13. If Debtor's full-time status extended to May of 1986, then her Stafford Loans were subject to grace periods and student deferments through February 28, 1988, as Debtor's Spring 1987 semester of administrative full-time status occurred before the end of her first nine-month grace period, and she was eligible for a second nine-month grace period after the semester ended.
14. This issue was also addressed by the Department of Education in a 1992 response to public comments, with a conclusion that a loan guarantor such as Plaintiff can set the end date for a student deferment in reliance upon the anticipated graduation date represented on a certified loan application form. In the same response to public comment, the Department of Education also rejected a proposal to require that guarantors without computer systems check the status of students on an annual basis as too onerous. Federal Family Education Loan Programs, 57 FR 60280-01. Though those administrative decisions occurred seven years later than Debtor's representation, the court considers them as evidence that Plaintiff's reliance was reasonable and consistent with industry practices.

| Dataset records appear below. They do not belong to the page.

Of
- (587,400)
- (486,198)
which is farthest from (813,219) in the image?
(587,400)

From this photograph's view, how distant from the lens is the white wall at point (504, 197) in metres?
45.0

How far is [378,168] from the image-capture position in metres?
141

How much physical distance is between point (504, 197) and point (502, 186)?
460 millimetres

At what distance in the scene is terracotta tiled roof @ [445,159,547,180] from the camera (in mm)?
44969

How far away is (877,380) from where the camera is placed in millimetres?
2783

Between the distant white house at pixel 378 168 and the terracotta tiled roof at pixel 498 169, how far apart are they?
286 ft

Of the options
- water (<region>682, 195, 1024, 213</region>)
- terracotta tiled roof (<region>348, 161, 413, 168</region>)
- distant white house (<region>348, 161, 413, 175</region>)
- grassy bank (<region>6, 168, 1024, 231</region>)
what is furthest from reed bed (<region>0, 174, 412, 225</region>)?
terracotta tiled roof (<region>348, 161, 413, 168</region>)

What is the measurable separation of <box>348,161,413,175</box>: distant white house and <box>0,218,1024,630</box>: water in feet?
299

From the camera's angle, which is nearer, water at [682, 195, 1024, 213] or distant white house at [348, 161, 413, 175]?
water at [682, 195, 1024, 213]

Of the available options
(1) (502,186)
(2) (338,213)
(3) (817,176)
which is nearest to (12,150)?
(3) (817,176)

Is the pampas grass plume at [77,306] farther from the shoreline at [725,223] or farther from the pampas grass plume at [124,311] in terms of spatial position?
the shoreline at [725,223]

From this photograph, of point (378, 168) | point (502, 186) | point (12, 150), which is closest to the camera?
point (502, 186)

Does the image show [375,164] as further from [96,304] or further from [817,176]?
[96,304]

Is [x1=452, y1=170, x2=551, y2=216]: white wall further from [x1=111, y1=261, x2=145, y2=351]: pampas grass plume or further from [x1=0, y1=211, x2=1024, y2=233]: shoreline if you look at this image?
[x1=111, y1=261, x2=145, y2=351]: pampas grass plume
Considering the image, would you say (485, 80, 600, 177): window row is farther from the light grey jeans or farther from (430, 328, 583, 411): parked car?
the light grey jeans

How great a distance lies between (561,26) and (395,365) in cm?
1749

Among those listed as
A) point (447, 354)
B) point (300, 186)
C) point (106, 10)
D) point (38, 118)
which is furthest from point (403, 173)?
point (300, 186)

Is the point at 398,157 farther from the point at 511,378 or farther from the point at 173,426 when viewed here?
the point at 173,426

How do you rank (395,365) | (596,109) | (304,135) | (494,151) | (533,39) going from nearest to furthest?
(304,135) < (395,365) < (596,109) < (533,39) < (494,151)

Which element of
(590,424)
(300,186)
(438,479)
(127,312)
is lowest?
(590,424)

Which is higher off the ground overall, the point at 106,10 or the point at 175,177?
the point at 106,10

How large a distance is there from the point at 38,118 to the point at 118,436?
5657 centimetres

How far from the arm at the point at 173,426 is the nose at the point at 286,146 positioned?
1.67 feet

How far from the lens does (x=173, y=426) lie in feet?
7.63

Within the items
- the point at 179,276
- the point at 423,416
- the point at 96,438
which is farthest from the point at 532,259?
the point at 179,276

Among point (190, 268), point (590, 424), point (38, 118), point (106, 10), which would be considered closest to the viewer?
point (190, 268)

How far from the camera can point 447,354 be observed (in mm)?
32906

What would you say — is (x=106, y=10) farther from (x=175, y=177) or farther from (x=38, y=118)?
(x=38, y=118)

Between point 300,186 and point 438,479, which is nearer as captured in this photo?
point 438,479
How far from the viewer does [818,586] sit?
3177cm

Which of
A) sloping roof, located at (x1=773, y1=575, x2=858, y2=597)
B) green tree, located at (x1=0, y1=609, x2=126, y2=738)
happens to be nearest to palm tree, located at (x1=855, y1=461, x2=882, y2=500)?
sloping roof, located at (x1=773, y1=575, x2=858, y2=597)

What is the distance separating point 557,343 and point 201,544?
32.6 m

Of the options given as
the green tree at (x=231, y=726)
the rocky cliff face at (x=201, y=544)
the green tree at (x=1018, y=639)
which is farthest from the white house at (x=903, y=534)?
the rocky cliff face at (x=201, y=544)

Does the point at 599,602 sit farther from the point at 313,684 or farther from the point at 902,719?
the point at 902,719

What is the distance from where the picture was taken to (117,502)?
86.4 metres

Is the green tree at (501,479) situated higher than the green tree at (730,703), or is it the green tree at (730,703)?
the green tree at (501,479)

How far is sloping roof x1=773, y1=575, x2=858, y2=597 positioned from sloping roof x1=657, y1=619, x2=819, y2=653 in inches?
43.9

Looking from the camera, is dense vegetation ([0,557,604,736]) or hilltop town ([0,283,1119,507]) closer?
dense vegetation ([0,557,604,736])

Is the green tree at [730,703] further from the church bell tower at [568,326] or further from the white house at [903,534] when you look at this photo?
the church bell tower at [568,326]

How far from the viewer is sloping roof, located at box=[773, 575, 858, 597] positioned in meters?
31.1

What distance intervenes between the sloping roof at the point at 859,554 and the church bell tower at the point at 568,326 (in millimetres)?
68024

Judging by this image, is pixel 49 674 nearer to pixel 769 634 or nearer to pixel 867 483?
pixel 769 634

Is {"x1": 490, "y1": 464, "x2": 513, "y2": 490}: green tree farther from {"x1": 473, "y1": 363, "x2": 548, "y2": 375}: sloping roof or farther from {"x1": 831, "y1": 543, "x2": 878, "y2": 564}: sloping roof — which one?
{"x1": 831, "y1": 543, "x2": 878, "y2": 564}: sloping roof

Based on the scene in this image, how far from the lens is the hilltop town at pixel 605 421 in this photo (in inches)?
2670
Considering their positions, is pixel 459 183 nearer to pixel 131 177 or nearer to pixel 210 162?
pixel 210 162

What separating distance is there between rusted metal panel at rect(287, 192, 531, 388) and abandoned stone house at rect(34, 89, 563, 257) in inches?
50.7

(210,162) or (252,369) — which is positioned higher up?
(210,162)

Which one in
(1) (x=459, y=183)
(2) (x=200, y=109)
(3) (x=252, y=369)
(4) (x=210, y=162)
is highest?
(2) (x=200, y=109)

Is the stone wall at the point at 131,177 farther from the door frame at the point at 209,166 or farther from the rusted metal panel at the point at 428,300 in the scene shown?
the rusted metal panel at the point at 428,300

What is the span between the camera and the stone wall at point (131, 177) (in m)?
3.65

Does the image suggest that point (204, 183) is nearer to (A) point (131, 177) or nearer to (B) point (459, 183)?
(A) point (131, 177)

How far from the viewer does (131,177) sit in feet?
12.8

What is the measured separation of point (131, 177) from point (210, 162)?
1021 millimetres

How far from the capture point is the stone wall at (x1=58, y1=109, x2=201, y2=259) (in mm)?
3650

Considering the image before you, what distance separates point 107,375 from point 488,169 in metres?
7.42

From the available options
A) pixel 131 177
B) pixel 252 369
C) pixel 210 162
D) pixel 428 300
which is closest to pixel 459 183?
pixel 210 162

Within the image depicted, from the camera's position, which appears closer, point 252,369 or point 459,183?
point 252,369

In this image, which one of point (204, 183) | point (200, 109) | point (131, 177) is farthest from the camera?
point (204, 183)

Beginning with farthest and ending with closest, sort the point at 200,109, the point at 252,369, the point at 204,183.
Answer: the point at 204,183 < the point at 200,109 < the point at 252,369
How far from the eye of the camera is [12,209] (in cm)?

15. Changes to the law which delayed repayment on SLS loans until the grace period ran on any existing Stafford Loans did not occur until 1992, when Congress passed the Higher Education Amendments of 1992, and the Department of Education promulgated rules in response, which have stood unchanged since. 34 C.F.R. § 682.102, 34 C.F.R. §§ 682.209(a)(2)(ii-iii), Higher Education Amendments of 1992, Enacted S. 1150, 102, Enacted S. 1150, 106 Stat. 448, 530, Federal Family Education Loan Programs, 57 FR 60280-01. Comments during the rulemaking process make it clear that this deferment was not available prior to the December 1992 final rule. Federal Family Education Loan Programs, 59 FR 33334-01.
16. This section remained unchanged through at least 1988. 20 U.S.C. § 1077(a)(2)(C) (1988).
17. For a considerable period, ACS's record indicated May 1, 1988 as Debtor's "separation date," another term for the end of her full-time status. Ex. 8 at 30. Then, on July 29, 1988, Debtor's Auxiliary Loan account records were modified "based on information certified on [March 1, 1988] by "other", and Debtor was retroactively granted a student deferment from September 1, 1985 to May 1, 1988, a period of 973 days. This deferment is referenced in Exhibit 3, a 1992 preclaim assistance form submitted by AFSA to HESC, and in Exhibit 4, a letter prepared by AFSA Data Corp at the time of Debtor's bankruptcy. However, as both of these documents were prepared based upon the computerized record presented in Exhibit 8, the court does not consider them to be meaningfully corroborative or primary evidence. The reason for this retroactive change is unclear from ACS records, and it was not addressed in testimony, but the court infers that in March of 1988, the ACS learned that its records were wrong regarding Debtor's full-time status, and made a responsive change to their records which reflected the proper separation date, but did not alter. Debtor's repayment obligations with regard to the date of the first payment.
18. This deferment is referenced in Exhibit 3, a 1992 preclaim assistance form submitted by AFSA to HESC, however, as that document was prepared based upon the computerized records presented in Exhibits 6 and 8, the court does not consider it to be meaningful corroborating evidence.
19. The court finds that at the time Debtor was granted this forbearance, the loan was still within seven years of entering repayment, as a 141-day forbearance was previously granted.